→ Instructions
A: Answer these questions using the Hammerfight review, with one answer per line:
(i) What does your helicopter flash at other helicopters if you fly in a taunting waggle while fighting?
(ii) Which company invented the universe for the helicopter brawler?
(iii) What kind of soundtrack does the game have?
B: Write what comes next in the Hammerfight review, starting after its final sentence.

See, Hammerfight is a game about dueling steampunk helicopter gladiators. Its setting draws equally from Dune, Ben Hur, Lawrence of Arabia, and the blisteringly insane imagination of its developers, who are a pack of clever Russians. Like Omar Sharif, a man of Franco-Libyan heritage who could play both Doctor Zhivago and Sherif Ali, the game seems to straddle an East-West stylistic divide. Out of this tension it creates a kind of weird, syncretic perfection never before seen on the face of planet Earth. Look at the man. Look at the game.

I AM ALSO MANLY. BUT A GAME.

Honestly, this game is such a hodgepodge of cultural signs that it actually escapes them and becomes own thing entirely. We’ve got the middle-eastern soundtrack. We’ve got sabers and geometric patterns and other Arabic visual cues. We’ve got the quasi-Arabic character names. We’ve got the Dune references. But on the other hand, we’ve got player advancement linked up to  ultra-western World-War-One-esque army medals and some rather Teutonic player title awards, as well as flying sandworms, steampunk, Greek architecture and Roman coins, and the absurd inclusion of retro pixel-fonts on every screen in the game. Also animated smileys: If you fly in a taunting waggle while fighting, your helicopter will flash the other helicopters an animated yellow smiley face. What.

Basically, what I’m saying is that this universe that Kranx Productions invented for its helicopter brawler is fantastic. This game is the square-jawed mythic hero-figure justice lovechild of Gamal Nasser and the Queen of England. So, Omar Sharif.

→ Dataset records
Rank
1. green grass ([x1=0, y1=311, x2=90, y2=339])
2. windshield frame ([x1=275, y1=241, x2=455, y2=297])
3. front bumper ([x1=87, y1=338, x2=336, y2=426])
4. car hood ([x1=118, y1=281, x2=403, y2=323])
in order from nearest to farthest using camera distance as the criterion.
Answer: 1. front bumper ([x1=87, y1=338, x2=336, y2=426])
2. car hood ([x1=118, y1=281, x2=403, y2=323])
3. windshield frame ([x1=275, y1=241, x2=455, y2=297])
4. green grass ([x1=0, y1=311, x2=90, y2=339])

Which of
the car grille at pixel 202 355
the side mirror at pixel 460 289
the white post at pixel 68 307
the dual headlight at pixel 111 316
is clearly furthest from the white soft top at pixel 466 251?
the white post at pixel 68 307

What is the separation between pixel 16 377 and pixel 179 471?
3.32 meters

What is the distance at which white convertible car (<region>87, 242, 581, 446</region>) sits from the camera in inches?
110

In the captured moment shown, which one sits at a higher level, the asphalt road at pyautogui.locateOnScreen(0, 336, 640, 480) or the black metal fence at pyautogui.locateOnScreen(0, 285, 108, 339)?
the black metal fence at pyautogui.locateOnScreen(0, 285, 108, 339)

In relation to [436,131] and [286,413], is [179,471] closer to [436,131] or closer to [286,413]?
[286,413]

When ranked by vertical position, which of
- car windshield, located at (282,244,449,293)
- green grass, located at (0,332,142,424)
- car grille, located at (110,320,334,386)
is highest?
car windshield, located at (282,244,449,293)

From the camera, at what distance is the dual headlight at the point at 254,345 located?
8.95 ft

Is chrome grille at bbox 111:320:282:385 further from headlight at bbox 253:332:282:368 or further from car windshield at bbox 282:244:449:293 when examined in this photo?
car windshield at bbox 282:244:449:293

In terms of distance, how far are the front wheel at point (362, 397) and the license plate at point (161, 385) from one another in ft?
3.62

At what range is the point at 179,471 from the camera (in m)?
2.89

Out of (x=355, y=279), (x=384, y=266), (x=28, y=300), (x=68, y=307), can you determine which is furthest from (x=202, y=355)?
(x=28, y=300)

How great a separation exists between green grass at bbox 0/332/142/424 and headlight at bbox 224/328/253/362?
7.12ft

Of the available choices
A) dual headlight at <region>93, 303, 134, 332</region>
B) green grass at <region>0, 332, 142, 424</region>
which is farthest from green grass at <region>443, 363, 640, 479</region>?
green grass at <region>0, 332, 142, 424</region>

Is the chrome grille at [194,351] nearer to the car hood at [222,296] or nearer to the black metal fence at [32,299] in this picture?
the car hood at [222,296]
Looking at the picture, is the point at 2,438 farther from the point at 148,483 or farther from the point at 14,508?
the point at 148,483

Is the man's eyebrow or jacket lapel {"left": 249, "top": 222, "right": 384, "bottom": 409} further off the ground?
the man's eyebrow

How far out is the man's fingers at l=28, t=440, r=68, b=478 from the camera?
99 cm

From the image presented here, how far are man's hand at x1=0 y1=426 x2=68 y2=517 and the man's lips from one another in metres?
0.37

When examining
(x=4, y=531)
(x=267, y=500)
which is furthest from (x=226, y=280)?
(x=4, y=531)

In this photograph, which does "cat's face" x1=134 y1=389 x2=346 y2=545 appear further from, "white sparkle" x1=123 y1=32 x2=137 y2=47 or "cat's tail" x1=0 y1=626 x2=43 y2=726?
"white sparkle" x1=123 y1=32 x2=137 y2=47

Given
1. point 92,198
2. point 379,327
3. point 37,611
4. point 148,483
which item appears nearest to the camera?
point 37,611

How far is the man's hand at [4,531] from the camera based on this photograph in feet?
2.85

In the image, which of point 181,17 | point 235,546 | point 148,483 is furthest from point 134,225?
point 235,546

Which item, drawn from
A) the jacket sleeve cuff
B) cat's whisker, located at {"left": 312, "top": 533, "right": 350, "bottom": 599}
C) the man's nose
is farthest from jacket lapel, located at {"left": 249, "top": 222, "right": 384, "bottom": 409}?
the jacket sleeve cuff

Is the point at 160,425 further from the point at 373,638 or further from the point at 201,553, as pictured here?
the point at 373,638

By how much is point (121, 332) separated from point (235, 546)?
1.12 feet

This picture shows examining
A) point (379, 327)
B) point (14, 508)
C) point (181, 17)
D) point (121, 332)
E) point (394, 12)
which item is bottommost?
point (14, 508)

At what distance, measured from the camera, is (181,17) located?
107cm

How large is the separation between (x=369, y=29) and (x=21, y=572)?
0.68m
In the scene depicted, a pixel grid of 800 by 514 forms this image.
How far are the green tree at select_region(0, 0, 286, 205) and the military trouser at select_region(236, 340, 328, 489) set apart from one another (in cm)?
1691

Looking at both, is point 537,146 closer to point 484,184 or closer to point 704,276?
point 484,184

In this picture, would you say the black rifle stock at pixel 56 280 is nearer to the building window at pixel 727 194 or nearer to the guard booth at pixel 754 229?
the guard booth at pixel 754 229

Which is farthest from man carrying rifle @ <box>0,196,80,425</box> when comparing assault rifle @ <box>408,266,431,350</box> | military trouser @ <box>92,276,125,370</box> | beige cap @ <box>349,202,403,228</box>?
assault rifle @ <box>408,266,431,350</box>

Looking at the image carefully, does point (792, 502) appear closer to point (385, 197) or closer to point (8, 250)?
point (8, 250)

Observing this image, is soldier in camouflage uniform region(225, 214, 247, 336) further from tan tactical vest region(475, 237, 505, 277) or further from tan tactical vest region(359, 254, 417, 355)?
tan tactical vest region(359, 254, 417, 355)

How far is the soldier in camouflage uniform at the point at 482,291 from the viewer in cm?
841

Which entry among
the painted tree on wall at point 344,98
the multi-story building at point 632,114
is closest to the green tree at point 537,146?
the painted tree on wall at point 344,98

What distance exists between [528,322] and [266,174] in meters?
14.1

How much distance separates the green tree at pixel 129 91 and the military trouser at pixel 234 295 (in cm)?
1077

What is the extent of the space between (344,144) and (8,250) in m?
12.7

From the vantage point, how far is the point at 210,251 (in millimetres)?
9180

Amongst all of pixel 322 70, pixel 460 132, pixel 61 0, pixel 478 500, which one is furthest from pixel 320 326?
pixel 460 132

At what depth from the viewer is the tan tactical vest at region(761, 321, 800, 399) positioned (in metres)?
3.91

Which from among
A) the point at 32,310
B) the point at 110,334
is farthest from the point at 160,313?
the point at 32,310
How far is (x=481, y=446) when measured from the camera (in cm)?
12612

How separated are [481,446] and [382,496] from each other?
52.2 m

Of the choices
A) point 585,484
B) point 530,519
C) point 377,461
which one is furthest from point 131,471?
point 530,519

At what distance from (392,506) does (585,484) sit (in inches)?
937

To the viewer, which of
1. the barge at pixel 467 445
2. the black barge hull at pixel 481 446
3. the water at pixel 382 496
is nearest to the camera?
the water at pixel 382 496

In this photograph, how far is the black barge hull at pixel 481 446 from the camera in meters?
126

→ Answers given
A:
(i) An animated yellow smiley face.
(ii) Kranx Productions.
(iii) A middle-eastern soundtrack.

B:
CHAIN CAGE MATCH

But what about the crazy mouse-swirling combat? Well, it’s basically genius. There is not a thing like it elsewhere in the universe. But there is a drawback: playing this game too much will give you severe tendonitis in your wrist. If you can suffer that well enough, though, you’re golden.

Like World Of Goo, this game stands upon the strength of its appealing physics engine, and play consists of teasing this engine out, elaborating upon its possibilities and feeling out its limits. Moving your mouse in circles, you struggle with centrifugal force for the control of the giant hammer hanging beneath your helicopter. You then smash things with this hammer. Or you can hang a sword there, and slice your enemies instead! Or an axe! Or you can put a wooden mallet there and play a ball sport! Fighting an enemy in the slave pits? Cool. Fighting an enemy in the slave pits while the two of you are linked by a giant chain that responds realistically to momentum? COOLER. Sick of hammers? How about swinging around some guns, learning to adjust to their solid, punchy recoil? Every possible variation on the engine’s original scenario is here. World of Goo and Hammerfight share that kind of genius.

Much of your time outside these fights is spent tricking around with different loadouts, searching for the best combination of weapons. These weapons feel meaty and significant in combat, and learning each type’s playstyle is one of the central focuses of the game. Unfortunately, there is no Hammerfight wiki, but if there were, it would probably consist mainly of pages about different kinds of weapons. Someone had better get on that.

'Glory' is a statistic in this game. Awesome.

In all likelihood, though, no one will ever get on that. Very few people play this game, probably because it is outrageously difficult. The learning curve for mouse-enabled hammer-battle is quite steep, and although there is ostensibly a tutorial progression, the initial levels are pretty frustrating. In fact, the fifth level features you standing up alone to an army of giant flying-sandworm-zeppelins and a neverending stream of hovering buzzsaw robots who attack you in pairs and triples while the zeppelins fire heatseeking missiles at you. You will probably die eight or ten times, and, restarting, you will sit through the slow pre-level plotty bit eight or ten times, too. If you think you can handle it, stay on board. The real game has barely begun, and things get easier with practice.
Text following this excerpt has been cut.